At LADOT, we have a lot of historical (and relatively current) data on vehicle volume counts made at intersections throughout the city at various times. The problem is that the format the data are currently in - PDF - doesn’t readily allow for the type of big data analyses that we would like to perform. So for this task I went about trying to develop a method for scraping these historical PDF counts and formatting them into usable data tables using any python package I could. I ended up settling on the pdfquery package, which is really just a lightweight wrapper around the much more well-known package PDFMiner.
The roughly 1,000 PDFs typically (though not always) look like this (converted to images for display here):
There are a few minor challenges:
My approach can be broken down into the few key parts: (1) define bounding boxes, (2) search for text within the bounding boxes (3) reformat the resulting text into multiple data tables, and (4) join the resulting tables to the ID established by the Bureau of Engineering.
This was tricky. I initially began defining bounding boxes using pixel measurements from a few sample pages. However, I quickly realized that due to the second of the challenges I mentioned above that this would not work, since the tables are in different locations among the PDF documents.
Instead, I decided to create bounding boxes on the fly for each document using relative positioning of certain keywords that appeared almost always on each PDF document. Using pdfquery, I could begin by searching the document for these keywords and then extract the x,y pixel coordinate locations for the bounding box of each one. By getting the coordinates of multiple keyword objects on the page, I could construct a set of bounding boxes that seemed to perform relatively well in capturing data tables.
Once I had the coordinates of the bounding boxes, this part was quite easy, using PDFQuery to extract text.
The final problem included taking the scraped text from the bounding boxes and reformatting them into usable data tables.
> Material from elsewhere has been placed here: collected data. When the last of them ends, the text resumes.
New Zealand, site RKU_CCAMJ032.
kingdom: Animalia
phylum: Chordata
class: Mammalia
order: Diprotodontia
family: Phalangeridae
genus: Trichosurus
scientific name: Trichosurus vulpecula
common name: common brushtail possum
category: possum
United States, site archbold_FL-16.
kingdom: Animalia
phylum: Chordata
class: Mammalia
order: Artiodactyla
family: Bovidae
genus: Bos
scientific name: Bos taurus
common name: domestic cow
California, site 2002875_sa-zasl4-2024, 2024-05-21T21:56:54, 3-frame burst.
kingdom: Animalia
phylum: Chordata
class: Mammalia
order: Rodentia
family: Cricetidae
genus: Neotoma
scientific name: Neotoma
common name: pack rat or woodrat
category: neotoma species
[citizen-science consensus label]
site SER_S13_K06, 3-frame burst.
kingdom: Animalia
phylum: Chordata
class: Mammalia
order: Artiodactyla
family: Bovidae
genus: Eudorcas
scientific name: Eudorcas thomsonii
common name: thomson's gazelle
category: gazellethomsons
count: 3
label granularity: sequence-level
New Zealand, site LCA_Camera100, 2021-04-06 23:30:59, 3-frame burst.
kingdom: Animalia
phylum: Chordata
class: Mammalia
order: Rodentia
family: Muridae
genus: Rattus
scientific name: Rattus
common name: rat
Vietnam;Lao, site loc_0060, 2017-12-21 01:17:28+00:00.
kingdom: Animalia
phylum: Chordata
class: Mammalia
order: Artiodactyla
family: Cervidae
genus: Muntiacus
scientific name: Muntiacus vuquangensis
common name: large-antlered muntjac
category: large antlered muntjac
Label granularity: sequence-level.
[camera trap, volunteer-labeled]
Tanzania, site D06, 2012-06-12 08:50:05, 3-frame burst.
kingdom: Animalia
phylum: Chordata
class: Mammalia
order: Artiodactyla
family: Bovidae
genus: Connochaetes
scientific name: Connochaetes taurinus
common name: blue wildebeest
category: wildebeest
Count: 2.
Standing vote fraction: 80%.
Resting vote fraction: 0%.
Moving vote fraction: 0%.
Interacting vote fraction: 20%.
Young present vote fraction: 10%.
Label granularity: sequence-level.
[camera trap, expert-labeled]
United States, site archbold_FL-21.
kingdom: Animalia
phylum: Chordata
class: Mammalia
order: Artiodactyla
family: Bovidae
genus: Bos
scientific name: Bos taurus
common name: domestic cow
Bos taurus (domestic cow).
I kept in mind the relational database model as I set the format for these tables. From the PDF image above, I decided on the following tables and attributes:
tbl_manualcount_info: This table contains the basic information about the manual count summary. Each count will have one tuple with the following information:
tbl_manualcount_dualwheel: This table contains count data for dual-wheeled (motorcycles), bikes, and buses. Each form will have 12 tuples with the following information:
tbl_manualcount_peak: This table contains the peak hour / 15 minute counts. Each form will have 16 tuples with the following information:
tbl_manualcount_volumes: This table contains the main volume counts for each approach at the intersection. The number of tuples for each form will vary depending on the number of hours surveyed. A 6-hour count will have 6 hours * 3 directions (left, right, through) * 4 approach directions = 54 tuples. Each tuple will have the following information:
tbl_manualcount_peds: This table contains pedestrian and schoolchildren counts during the same time as the main volume counts, so the number of tuples will also be dependent on the number of hours the location was surveyed. Each tuple will have the following information:
The last step involves taking all the data generated by this process and relating it to both a GPS coordinate and the intersection ID of the BOE centerline.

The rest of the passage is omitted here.